* Begin DATA ROWS *

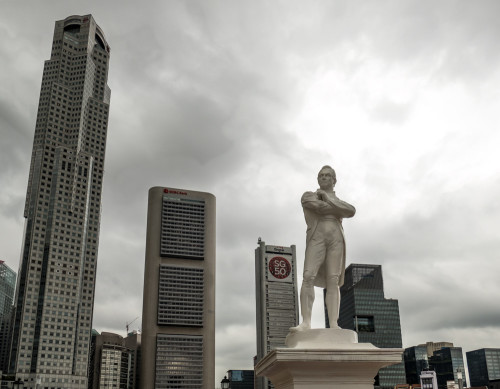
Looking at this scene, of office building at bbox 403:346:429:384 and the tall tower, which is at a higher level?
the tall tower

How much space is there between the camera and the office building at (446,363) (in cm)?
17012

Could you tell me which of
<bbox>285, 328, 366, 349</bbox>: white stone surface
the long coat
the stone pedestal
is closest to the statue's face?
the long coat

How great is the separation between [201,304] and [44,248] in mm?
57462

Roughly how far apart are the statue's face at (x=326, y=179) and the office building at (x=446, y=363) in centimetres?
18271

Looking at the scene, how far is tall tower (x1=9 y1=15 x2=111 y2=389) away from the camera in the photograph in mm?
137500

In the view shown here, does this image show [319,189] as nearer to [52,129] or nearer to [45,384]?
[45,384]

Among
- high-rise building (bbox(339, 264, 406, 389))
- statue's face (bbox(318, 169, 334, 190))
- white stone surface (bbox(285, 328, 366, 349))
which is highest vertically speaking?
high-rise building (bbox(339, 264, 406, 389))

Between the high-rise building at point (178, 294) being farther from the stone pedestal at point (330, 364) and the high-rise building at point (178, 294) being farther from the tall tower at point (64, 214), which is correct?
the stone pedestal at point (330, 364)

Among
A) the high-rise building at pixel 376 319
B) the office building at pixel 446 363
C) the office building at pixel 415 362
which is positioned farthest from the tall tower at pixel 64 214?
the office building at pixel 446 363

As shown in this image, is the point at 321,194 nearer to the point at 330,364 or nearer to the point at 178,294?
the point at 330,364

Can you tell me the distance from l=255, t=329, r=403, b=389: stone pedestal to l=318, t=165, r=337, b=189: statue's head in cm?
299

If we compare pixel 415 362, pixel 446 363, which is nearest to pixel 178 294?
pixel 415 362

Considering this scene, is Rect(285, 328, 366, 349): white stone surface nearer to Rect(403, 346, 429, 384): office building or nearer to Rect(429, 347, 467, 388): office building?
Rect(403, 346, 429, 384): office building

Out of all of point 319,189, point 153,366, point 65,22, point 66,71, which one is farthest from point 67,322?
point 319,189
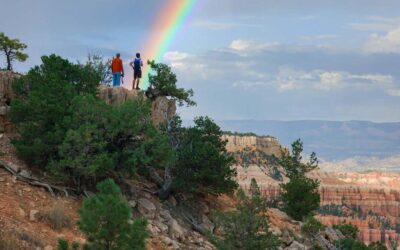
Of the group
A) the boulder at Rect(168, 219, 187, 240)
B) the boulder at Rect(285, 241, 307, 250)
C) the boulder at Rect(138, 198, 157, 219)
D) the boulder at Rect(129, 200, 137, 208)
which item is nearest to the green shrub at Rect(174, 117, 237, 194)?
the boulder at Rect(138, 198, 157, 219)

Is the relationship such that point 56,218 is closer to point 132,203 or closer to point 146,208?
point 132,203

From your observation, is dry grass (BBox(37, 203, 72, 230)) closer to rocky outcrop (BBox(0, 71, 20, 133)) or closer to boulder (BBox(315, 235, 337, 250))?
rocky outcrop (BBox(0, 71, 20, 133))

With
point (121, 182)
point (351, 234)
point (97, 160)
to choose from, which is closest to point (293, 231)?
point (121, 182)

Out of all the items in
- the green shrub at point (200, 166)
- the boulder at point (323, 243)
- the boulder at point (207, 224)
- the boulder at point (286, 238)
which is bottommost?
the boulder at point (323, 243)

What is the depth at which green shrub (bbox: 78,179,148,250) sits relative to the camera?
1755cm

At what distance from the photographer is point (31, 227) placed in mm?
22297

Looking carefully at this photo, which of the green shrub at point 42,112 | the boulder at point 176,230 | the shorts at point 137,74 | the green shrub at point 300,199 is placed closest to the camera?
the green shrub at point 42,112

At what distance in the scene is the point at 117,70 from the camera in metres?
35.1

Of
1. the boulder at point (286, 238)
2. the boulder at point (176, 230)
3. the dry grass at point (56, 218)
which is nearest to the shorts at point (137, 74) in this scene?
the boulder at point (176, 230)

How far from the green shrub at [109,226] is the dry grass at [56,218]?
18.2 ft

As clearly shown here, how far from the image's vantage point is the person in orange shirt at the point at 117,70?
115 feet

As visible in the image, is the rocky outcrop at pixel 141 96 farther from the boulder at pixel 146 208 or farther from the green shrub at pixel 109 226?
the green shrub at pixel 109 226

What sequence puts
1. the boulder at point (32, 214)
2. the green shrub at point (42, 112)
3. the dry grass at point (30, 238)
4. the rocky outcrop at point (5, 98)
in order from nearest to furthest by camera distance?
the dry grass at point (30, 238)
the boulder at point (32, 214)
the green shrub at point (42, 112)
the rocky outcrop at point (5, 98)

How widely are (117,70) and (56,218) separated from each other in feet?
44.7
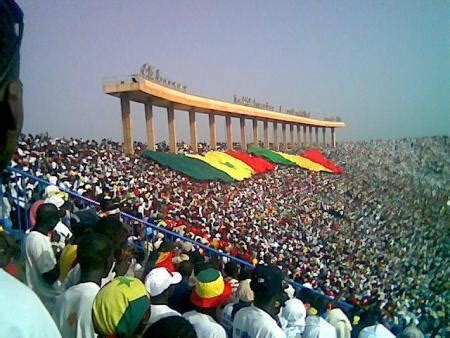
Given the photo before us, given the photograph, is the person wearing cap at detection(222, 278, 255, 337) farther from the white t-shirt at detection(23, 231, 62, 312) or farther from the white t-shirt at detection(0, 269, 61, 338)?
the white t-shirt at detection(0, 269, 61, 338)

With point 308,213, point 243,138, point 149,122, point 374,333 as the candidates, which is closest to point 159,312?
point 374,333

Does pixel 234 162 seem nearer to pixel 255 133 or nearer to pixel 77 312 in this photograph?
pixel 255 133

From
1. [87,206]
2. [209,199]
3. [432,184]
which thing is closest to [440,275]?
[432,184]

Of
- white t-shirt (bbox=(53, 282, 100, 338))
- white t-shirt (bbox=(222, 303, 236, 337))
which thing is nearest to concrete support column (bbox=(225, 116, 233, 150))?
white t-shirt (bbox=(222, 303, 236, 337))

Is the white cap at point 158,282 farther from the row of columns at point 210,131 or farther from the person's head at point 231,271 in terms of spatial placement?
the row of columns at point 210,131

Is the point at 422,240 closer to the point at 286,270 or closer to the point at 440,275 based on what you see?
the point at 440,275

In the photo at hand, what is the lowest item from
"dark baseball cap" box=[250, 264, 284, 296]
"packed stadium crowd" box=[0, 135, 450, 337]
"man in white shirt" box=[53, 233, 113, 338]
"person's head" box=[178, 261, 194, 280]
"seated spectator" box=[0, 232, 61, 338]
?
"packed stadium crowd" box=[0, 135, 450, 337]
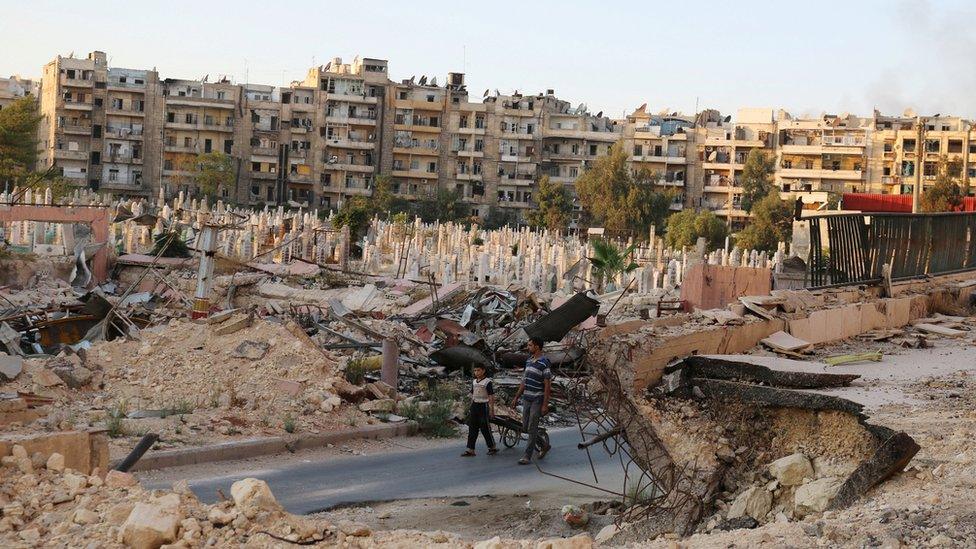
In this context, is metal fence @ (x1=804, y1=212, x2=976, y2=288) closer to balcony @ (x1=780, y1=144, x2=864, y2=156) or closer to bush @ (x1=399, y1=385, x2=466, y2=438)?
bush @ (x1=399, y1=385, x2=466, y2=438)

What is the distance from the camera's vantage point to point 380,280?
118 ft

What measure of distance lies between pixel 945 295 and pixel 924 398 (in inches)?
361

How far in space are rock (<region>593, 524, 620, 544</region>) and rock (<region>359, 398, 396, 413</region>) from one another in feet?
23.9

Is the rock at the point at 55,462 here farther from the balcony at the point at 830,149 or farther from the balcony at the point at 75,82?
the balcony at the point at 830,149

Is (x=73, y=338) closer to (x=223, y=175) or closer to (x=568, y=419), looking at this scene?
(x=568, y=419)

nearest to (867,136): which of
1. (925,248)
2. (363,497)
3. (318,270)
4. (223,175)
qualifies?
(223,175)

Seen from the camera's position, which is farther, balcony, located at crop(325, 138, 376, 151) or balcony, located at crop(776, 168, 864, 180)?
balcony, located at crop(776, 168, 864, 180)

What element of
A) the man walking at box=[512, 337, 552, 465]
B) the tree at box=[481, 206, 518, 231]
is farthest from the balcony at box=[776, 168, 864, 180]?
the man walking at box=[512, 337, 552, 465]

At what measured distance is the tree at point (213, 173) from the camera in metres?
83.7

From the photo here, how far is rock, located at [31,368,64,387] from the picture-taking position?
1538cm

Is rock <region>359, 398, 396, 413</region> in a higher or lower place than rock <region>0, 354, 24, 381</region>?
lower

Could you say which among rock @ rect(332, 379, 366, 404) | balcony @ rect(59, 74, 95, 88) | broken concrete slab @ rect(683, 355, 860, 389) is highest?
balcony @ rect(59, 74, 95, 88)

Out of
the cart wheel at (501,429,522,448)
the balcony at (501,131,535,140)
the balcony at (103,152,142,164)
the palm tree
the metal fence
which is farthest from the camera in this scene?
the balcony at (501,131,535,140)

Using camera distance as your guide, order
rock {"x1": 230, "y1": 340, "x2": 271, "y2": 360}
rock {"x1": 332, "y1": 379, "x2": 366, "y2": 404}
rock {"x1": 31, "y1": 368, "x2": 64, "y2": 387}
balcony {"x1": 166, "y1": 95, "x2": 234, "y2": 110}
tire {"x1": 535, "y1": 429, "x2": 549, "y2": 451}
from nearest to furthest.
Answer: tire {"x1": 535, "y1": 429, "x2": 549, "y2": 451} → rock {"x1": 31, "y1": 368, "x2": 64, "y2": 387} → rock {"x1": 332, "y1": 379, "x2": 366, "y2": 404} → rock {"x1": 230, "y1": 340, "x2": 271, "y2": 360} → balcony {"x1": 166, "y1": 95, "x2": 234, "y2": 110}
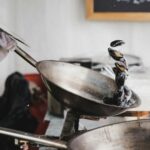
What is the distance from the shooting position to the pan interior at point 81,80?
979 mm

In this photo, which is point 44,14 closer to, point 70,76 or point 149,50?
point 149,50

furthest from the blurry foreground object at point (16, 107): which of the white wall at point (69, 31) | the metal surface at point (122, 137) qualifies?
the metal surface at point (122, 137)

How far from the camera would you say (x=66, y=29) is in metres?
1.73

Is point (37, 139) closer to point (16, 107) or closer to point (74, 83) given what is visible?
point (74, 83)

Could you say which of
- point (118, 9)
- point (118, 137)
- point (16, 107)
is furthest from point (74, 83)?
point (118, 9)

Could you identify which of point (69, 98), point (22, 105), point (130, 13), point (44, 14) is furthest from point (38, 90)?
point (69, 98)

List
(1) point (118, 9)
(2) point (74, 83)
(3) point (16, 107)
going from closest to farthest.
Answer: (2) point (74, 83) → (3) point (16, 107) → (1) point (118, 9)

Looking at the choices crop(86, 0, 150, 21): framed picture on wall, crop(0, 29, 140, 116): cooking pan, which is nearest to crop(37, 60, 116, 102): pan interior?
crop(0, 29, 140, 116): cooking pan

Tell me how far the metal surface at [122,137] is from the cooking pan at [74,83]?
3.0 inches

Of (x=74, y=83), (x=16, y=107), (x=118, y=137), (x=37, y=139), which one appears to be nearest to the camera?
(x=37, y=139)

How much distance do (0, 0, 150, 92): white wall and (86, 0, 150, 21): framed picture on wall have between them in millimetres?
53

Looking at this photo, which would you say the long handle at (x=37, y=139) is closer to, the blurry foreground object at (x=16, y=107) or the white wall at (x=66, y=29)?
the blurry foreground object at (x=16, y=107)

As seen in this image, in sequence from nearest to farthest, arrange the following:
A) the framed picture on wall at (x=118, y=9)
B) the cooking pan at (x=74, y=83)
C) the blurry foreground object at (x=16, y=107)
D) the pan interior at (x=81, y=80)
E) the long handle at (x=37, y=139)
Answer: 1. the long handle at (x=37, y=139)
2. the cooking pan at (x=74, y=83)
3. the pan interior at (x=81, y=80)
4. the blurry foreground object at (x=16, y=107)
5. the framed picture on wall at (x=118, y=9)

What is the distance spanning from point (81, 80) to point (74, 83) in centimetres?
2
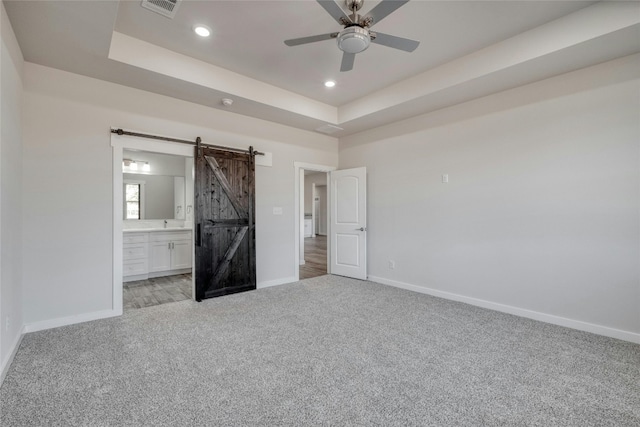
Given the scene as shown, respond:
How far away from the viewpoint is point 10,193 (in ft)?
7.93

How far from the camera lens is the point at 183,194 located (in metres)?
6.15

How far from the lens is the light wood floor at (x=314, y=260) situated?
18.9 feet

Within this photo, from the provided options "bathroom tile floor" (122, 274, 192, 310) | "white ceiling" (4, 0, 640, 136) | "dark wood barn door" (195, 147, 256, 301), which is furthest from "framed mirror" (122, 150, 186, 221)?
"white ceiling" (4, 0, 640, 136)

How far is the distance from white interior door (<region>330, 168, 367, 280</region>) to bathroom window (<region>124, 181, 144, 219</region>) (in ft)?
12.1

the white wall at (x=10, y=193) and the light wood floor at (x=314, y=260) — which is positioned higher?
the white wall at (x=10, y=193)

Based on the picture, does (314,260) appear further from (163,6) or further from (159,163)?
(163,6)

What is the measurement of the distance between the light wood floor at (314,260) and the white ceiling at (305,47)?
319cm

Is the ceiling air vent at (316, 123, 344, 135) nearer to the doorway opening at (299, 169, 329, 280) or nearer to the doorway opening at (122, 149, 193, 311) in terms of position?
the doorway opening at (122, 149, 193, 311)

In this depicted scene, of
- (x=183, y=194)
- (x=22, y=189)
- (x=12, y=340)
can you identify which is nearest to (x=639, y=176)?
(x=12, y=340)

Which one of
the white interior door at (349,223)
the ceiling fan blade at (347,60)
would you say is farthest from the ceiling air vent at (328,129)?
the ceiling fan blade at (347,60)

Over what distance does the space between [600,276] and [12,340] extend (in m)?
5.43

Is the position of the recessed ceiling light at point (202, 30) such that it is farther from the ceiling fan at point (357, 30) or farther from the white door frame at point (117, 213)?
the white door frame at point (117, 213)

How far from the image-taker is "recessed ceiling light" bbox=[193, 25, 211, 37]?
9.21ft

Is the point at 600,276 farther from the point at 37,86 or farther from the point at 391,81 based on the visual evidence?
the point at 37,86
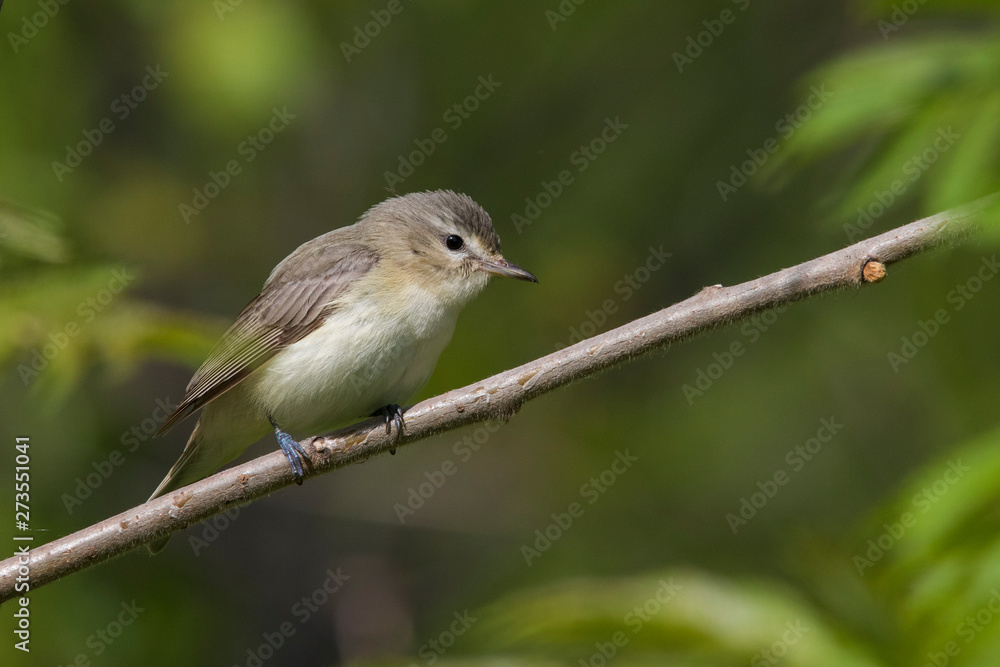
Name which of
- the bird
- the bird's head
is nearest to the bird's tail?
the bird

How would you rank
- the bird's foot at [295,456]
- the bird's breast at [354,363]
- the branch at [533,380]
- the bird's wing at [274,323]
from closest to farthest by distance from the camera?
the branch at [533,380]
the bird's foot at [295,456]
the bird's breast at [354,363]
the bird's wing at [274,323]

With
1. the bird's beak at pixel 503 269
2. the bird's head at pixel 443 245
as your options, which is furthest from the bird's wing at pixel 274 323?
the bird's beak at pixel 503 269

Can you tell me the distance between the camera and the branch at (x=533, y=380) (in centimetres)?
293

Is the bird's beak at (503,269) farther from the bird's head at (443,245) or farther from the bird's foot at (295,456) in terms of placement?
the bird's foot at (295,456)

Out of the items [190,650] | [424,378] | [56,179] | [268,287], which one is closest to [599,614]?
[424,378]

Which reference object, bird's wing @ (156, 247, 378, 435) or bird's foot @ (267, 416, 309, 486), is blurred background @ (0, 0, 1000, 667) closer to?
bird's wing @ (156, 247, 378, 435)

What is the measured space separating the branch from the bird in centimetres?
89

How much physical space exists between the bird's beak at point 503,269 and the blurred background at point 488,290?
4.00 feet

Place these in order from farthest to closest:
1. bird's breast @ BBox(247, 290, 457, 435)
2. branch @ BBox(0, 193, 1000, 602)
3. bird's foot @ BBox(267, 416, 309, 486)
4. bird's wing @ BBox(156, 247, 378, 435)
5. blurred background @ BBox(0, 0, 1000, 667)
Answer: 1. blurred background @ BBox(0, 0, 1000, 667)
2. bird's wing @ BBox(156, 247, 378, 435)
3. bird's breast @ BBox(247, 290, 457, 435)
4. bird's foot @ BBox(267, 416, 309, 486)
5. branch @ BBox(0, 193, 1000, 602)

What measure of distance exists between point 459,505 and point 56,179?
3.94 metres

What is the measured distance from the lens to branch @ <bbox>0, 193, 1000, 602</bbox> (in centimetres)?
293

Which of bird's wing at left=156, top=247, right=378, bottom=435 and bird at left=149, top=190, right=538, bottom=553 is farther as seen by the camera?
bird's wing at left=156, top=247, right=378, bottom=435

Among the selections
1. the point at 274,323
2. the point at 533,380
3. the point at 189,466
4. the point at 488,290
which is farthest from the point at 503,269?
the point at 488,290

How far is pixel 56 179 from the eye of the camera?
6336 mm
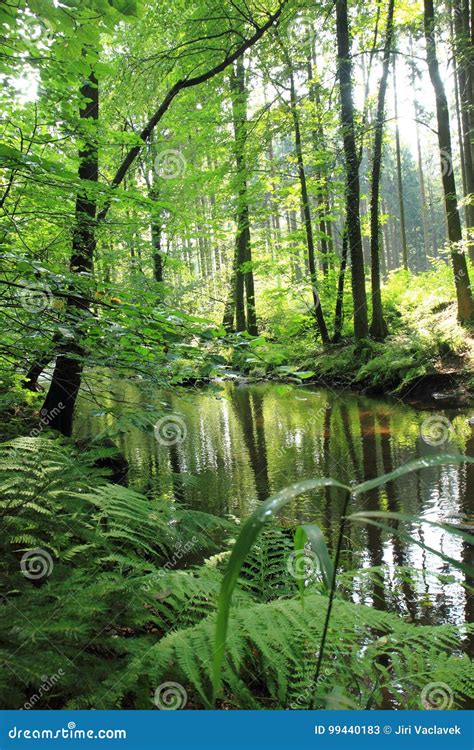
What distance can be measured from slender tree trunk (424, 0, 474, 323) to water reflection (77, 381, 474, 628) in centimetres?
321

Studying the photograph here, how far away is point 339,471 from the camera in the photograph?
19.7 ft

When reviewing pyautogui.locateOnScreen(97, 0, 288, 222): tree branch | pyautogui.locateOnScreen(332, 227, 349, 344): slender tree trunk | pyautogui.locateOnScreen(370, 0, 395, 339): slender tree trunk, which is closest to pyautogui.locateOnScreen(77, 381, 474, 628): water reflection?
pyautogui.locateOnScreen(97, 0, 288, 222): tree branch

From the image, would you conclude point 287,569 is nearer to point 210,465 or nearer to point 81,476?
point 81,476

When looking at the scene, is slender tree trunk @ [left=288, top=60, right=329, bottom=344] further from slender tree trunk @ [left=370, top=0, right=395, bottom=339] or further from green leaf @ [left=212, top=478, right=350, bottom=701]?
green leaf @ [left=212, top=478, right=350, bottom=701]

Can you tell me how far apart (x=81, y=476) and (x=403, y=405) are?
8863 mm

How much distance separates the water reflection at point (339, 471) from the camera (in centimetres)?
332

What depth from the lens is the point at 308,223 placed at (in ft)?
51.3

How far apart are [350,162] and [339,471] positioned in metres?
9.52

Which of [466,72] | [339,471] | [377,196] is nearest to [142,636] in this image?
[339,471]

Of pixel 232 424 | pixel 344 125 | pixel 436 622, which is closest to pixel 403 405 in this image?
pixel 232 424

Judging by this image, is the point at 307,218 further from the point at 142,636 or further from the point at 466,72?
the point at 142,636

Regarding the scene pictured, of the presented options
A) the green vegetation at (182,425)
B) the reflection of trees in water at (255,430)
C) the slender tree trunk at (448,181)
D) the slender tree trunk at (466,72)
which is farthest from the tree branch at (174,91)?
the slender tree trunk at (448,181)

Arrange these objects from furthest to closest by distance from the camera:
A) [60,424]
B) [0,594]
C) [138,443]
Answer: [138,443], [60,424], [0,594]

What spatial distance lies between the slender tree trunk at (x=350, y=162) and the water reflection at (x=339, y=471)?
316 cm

* End DATA ROWS *

Quote the lines above, starting at the line containing "Arrange these objects" and continuing through the final line, with both ends included.

◆ **ANSWER FOR THIS EXERCISE**:
Arrange these objects from furthest to closest by distance from the camera:
A) [60,424]
B) [0,594]
C) [138,443]
Answer: [138,443], [60,424], [0,594]

What spatial distance lies between the slender tree trunk at (x=350, y=162) and the water reflection at (x=339, y=471)?
316 cm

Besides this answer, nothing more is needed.